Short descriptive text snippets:

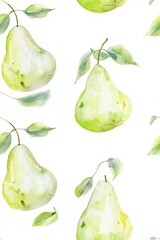 Colorful illustrations of pears with leaves on a white background in a playful design
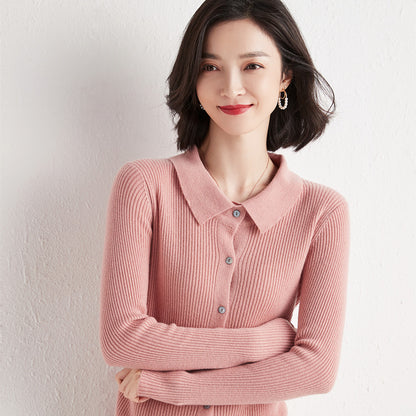 Polo Collar Slim Fit Slimming Long Sleeves Top Breasted Cardigan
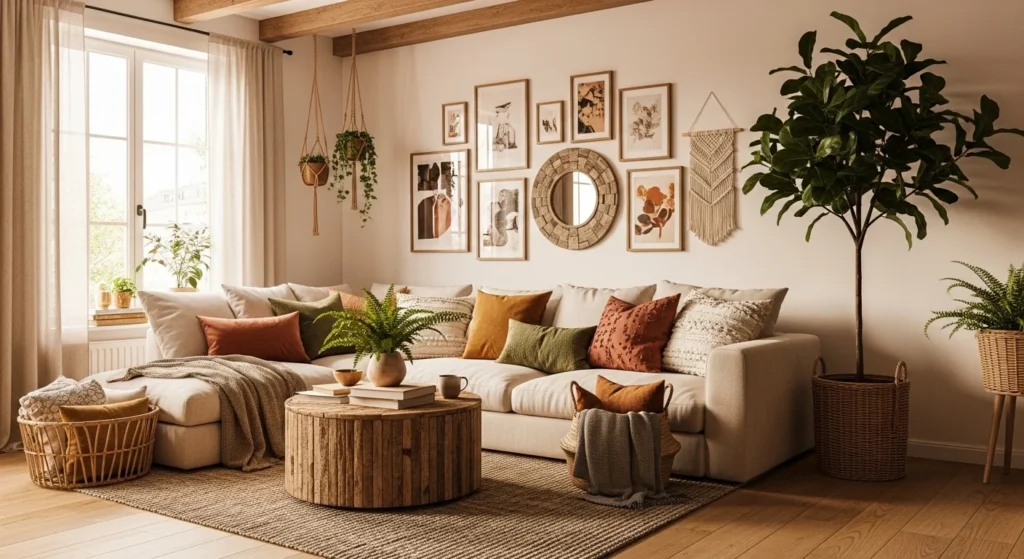 Cozy bohemian apartment featuring layered textiles and artistic decor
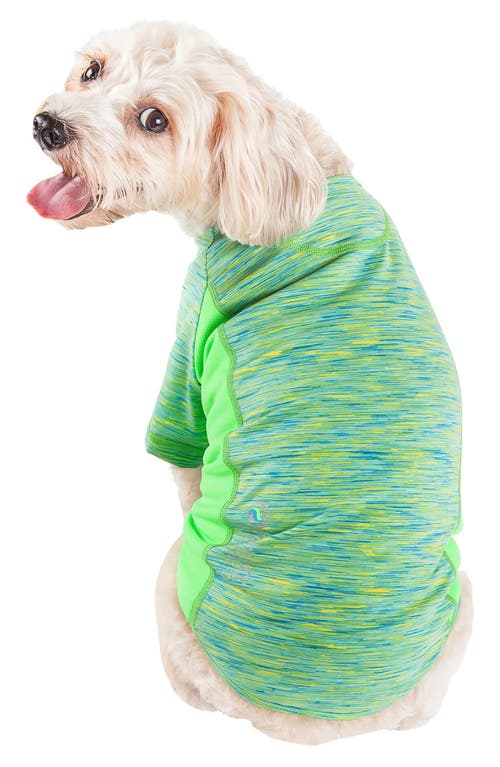 Shop Pet Life Active Warf-speed Heathered Tone-on-tone T-shirt In Green Heather W/light Green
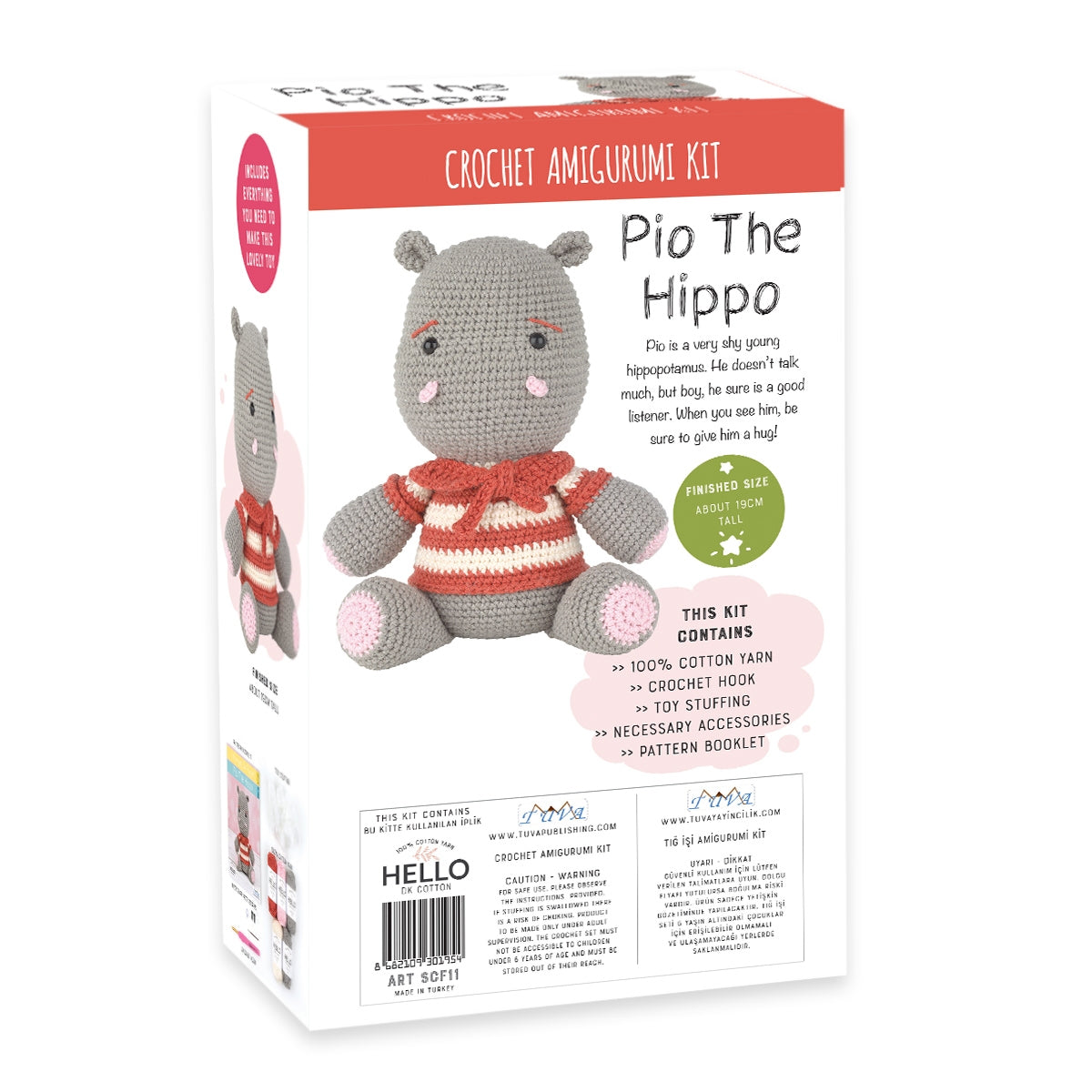 Sweet Crochet Friends Amigurumi Crochet Kit - Pio The Hippo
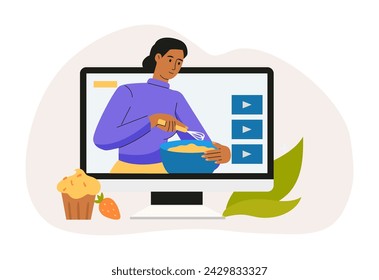 Video bloggers. Cooking education video tutorial education illustration, blog cooking, recipe from chef, cook culinary and meal vector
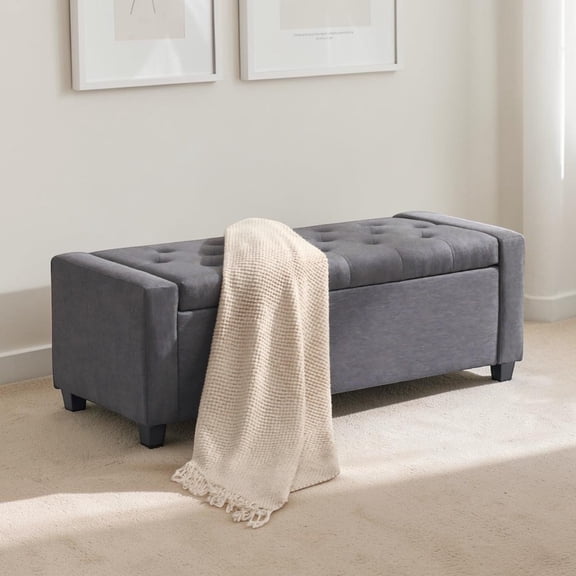 IVV 48" Linen Upholstered Storage Ottoman Bench with Tufted Seating, Safety Hinge, and Rubber Wood Legs, for Entryway, Bedroom, Living Room (Gray)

ACTIVITY:
Every entry above has to be repeated exactly, apart from its pictures.

TASK OUTPUT:
 Colorful illustrations of pears with leaves on a white background in a playful design
 Polo Collar Slim Fit Slimming Long Sleeves Top Breasted Cardigan
 Cozy bohemian apartment featuring layered textiles and artistic decor
 Shop Pet Life Active Warf-speed Heathered Tone-on-tone T-shirt In Green Heather W/light Green
 Sweet Crochet Friends Amigurumi Crochet Kit - Pio The Hippo
 Video bloggers. Cooking education video tutorial education illustration, blog cooking, recipe from chef, cook culinary and meal vector
 IVV 48" Linen Upholstered Storage Ottoman Bench with Tufted Seating, Safety Hinge, and Rubber Wood Legs, for Entryway, Bedroom, Living Room (Gray)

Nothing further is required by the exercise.